The colonial bungalow was built in 1783 by an Englishman William Ford, when Warren Hastings was the Governor General. The house on Sudder Street became a hotel in 1936 after passing into the hands of Mrs. Rose Smith (née Sarkies) of Armenian roots. During the Second World War, the property was requisitioned for Canadian Airforce personnel and was known as "Canada House" for two years. During this time, it also functioned as a residential quarter of Air Force Major Melvyn Douglas and his family. In February 2018, the hotel was acquired by Elgin Hotels & Resorts.

== Architecture ==
The hotel's architecture is characterized by colonial-style elements, including a white facade, arched windows, and wrought-iron railings. Its verandas are furnished with vintage wooden furniture, offering guests panoramic views of the city.

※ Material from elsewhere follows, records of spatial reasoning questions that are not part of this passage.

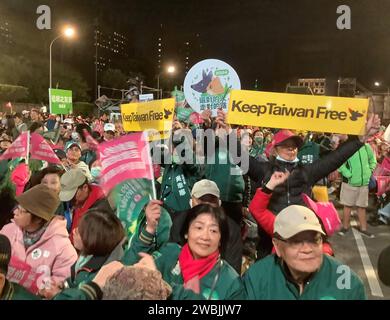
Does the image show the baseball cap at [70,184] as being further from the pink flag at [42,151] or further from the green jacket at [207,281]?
the green jacket at [207,281]

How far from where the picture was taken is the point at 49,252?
118 inches

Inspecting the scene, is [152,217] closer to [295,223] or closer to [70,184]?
[295,223]

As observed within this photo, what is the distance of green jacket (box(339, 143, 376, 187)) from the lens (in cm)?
717

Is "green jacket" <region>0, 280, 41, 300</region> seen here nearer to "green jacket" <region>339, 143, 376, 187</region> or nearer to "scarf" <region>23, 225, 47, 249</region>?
"scarf" <region>23, 225, 47, 249</region>

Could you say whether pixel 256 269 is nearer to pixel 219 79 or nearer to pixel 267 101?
pixel 267 101

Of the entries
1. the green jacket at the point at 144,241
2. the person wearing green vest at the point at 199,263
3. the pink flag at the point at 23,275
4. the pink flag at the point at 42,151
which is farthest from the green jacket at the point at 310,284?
the pink flag at the point at 42,151

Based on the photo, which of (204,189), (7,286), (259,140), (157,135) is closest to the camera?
(7,286)

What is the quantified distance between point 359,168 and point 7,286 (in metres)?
6.02

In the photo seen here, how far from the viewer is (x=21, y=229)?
3.09m

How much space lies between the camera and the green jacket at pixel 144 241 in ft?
8.87

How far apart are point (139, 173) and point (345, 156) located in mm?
1842

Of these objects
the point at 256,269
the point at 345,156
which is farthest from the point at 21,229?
the point at 345,156

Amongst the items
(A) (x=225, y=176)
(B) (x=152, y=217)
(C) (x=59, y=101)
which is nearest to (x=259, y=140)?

==Famous personalities at Elgin Fairlawn==
Indian film actor Shashi Kapoor met his wife Jennifer Kendal at the hotel. The couple returned to the hotel after they got married in 1958 for their honeymoon. Shashi Kapoor liked spending time in the hotel, specially in the Room No. 17 — which later on became known as the Shashi Kapoor Room.

Felicity Kendal, the British actress and also the sister of Jennifer Kendal has spent some time with her family in the hotel. She wrote in 2012 - "I loved it here, and it is from this hotel that I left, aged 17, to try my luck in England, my father’s disapproval ringing in my ears."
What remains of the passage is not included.